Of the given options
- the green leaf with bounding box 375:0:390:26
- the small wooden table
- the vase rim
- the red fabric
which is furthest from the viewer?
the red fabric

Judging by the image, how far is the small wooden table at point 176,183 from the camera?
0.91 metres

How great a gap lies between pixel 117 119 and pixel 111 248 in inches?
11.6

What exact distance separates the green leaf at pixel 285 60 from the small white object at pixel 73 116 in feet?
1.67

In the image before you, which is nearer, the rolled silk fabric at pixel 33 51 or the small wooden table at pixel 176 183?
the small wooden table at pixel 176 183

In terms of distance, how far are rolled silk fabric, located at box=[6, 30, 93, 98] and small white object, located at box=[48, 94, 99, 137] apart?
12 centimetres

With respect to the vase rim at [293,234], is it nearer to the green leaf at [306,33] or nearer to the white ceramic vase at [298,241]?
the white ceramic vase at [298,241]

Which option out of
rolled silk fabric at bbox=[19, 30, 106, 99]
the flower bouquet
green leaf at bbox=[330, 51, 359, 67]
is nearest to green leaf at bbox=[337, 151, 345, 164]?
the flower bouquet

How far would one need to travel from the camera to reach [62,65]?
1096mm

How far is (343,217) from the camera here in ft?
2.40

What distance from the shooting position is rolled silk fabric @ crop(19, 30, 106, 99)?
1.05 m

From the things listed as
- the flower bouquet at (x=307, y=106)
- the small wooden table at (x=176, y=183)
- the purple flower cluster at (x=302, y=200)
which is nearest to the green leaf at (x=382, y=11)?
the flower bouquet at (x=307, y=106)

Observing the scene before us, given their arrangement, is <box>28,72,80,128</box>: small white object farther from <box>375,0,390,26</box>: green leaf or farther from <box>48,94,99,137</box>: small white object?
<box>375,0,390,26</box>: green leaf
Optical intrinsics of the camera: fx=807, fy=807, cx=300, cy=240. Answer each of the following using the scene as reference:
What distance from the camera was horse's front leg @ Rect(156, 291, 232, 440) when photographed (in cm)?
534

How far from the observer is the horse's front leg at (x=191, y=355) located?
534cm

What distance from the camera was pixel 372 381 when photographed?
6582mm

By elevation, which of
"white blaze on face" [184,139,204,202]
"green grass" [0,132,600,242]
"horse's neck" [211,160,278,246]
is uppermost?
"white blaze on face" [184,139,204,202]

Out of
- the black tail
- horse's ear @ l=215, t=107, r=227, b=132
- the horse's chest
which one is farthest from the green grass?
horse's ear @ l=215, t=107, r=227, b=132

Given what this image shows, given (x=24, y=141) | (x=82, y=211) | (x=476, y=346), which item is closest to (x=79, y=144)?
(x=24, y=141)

> _Task directions_
Please reproduce all of the material above, word for word.

> _Output_
Of the given options
- the green leaf with bounding box 375:0:390:26
- the small wooden table
- the vase rim
- the red fabric
which is furthest from the viewer?
the red fabric

Judging by the image, how far is the small wooden table at point 176,183 from the camera?
0.91 metres

How great a gap lies between pixel 117 119 and pixel 111 248 in inches?
11.6

What exact distance separates the green leaf at pixel 285 60 from the small white object at pixel 73 116 in feet?
1.67

In the image before you, which is nearer, the rolled silk fabric at pixel 33 51 or the small wooden table at pixel 176 183?
the small wooden table at pixel 176 183

In terms of distance, how far are rolled silk fabric, located at box=[6, 30, 93, 98] and small white object, located at box=[48, 94, 99, 137] apart?
12 centimetres

With respect to the vase rim at [293,234], is it nearer to the green leaf at [306,33] or nearer to the white ceramic vase at [298,241]?
the white ceramic vase at [298,241]

Which option out of
rolled silk fabric at bbox=[19, 30, 106, 99]
the flower bouquet
green leaf at bbox=[330, 51, 359, 67]
is nearest to green leaf at bbox=[337, 151, 345, 164]?
the flower bouquet

How far would one need to travel from the camera to reach [62,65]?
1096mm

How far is (343,217) from the camera here in ft?
2.40

What distance from the shooting position is rolled silk fabric @ crop(19, 30, 106, 99)?
1.05 m

From the things listed as
- the flower bouquet at (x=307, y=106)
- the small wooden table at (x=176, y=183)
- the purple flower cluster at (x=302, y=200)
which is nearest to the green leaf at (x=382, y=11)?
the flower bouquet at (x=307, y=106)

Observing the scene before us, given their arrangement, is <box>28,72,80,128</box>: small white object farther from <box>375,0,390,26</box>: green leaf or farther from <box>48,94,99,137</box>: small white object?
<box>375,0,390,26</box>: green leaf
Optical intrinsics of the camera: fx=807, fy=807, cx=300, cy=240. Answer each of the following using the scene as reference:
What distance from the camera was horse's front leg @ Rect(156, 291, 232, 440) when photographed (in cm)?
534

How far from the observer is the horse's front leg at (x=191, y=355) located?
534cm

What distance from the camera was pixel 372 381 when photographed?
6582mm

By elevation, which of
"white blaze on face" [184,139,204,202]
"green grass" [0,132,600,242]
"horse's neck" [211,160,278,246]
is uppermost?
"white blaze on face" [184,139,204,202]

Out of
- the black tail
- horse's ear @ l=215, t=107, r=227, b=132
- the horse's chest
which one is farthest from the green grass?
horse's ear @ l=215, t=107, r=227, b=132

Given what this image shows, given (x=24, y=141) | (x=82, y=211) | (x=476, y=346), which item is closest to (x=79, y=144)?
(x=24, y=141)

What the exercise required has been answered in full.